Xstrata's fight or flight question

The prospect of a Glencore-Xstrata tussle is tantalising and if it ends in a merger, it could lead to a new mining house in the same league as BHP Billiton and Rio Tinto.

This could get interesting. Glencore’s Ivan Glasenberg has finally made his long-awaited approach to Xstrata, proposing a merger of equals. Will Xstrata’s Mick Davis resist it or fight for a premium?

The prospect of a tussle between two of the resource sector’s master strategists is tantalising and made even more intriguing by the fact that Glencore already owns 34.5 per cent of Xstrata, whose creation it sponsored and with which it has deep business relationships. That will complicate any Xstrata response and virtually rules out any prospect of a counter-bid.

It isn’t inevitable that Davis will attempt to fight off Glencore’s overtures. Both Davis and Glasenberg are on the record as supporting the concept of a merger which would create a sprawling resource and commodities trading group with a market capitalisation of about $80 billion.

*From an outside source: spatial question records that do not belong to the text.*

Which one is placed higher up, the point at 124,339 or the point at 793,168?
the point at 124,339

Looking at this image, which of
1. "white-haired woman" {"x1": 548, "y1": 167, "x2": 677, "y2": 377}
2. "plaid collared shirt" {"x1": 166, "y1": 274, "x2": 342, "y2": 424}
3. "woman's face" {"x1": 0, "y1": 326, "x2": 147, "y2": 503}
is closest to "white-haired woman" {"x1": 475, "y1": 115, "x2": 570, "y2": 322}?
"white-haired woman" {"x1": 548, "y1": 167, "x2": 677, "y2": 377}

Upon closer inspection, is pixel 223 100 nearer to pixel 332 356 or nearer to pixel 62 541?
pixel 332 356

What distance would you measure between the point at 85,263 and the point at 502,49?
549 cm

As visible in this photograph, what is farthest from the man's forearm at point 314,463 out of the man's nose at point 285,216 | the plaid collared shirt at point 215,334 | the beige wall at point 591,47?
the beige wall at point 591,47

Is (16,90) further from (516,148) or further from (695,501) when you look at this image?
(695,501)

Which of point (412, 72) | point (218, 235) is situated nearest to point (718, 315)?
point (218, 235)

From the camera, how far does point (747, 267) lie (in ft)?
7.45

Where they have differed in the past is that Davis has made it clear that if there is to be a combination, he wants a big takeover premium for his shareholders.

Instead Glasenberg – who floated the previously secretive Glencore last year to make it more transparent to the market and Xstrata’s shareholders, and to gain a market valuation of his group as a preliminary step towards a merger – has proposed an all-share merger of equals.

If reports in London that he has offered to be deputy to Davis in the merged entity are correct, Glasenberg has tried to defuse one of the most obvious obstacles to a deal – the 'social issues’ that would arise if Davis, who has built one of the world’s biggest resource companies almost from scratch, were to be relegated to the second tier of management.

The logic of the combination is clear. Glencore is an unusual group, combining commodity trading with ownership of resources, logistics and port facilities in a fashion that gives it an exposure to the entire resource-sector value chain – and near-unique market intelligence.

A merger with Xstrata would not only bring with it ownership of a far larger and more diversified suite of resource assets but shift the balance of the group towards resource ownership, a rational transformation if, like Glasenberg and Davis, one is bullish about the long-term outlook for commodity volumes and prices.

It would also almost complete the consolidation at the big end of the resource sector and confer additional market power to the producers, which might be an issue for competition regulators, particularly in customer nations.

A combined group would give the group nearly a third of the seaborne trade in thermal coal and add big physical positions in copper, zinc and nickel to Glencore’s commodity trading business.

There is already speculation that a combined Glencore/Xstrata would subsequently move on Anglo American, which has a market capitalisation of around $55 billion, to create a mining house in broadly the same league as the industry heavyweights, BHP Billiton and Rio Tinto.

Xstrata had an unsuccessful tilt at Anglo in 2009 when Anglo’s shareholders were discontented and its chief executive, Cynthia Carroll, was under real pressure. Anglo and Carroll are in a much better and less vulnerable condition today. In any event, the merger has to occur, or not, before attention turns to what the next step, if any, might be.